クリストファー・ノーランと野田秀樹 ふたりは鳴き声を異にする〈炭鉱のカナリア〉どうしなのかもしれない
広島市の松井市長は、パレスチナを招待しないのは「日本政府が国家承認していないから」と主張しつつ、イスラエル招待で予想される強い反対運動を見越して式典中の市民立ち入り禁止区域の拡大を決めるなど、事前の策にも余念がなかった。
一方の長崎市だが、鈴木市長は式典前日(8日)の記者会見で、イスラエル不招待について「政治的な理由ではなく平穏かつ厳粛な雰囲気のもとで式典を円滑に実施したいという理由」と説明。
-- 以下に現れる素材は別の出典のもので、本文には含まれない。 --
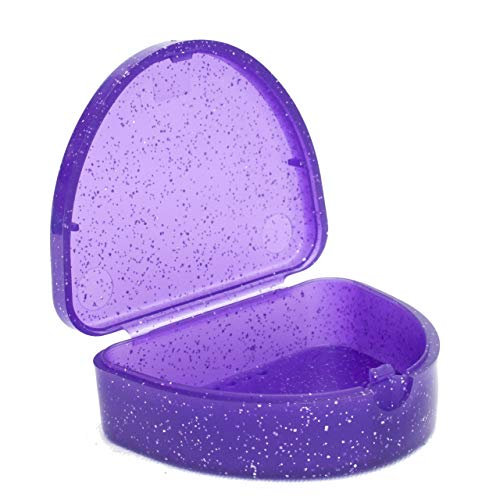 Slim Orthodontic Dental Case - Colour & Glitter Choices for Retainers, Bleaching Trays, Dentures & More (Glitter Purple) from Orthocare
G7の大使たちが欠席を表明したからといってイスラエル不招待の判断は変えない、とも述べた。ここで鈴木市長は昨年4月就任であることに注目したい。22年時点で市長職に就いていれば、今回だってロシアとベラルーシを含む世界の全諸国を招待したかったのでは。彼はそんな思想と政治信条の主であるようにぼくには思えて仕方がないが、はたしてどうなのか。
いずれにせよ、今回ふたつの被爆都市は歴史ある平和式典への対応に大きな違いをみせたわけだ。国際社会は混迷のさなかにあり、この国の外交政策もさほど堅固ではない。この現実はぼくを大いにモヤらせる。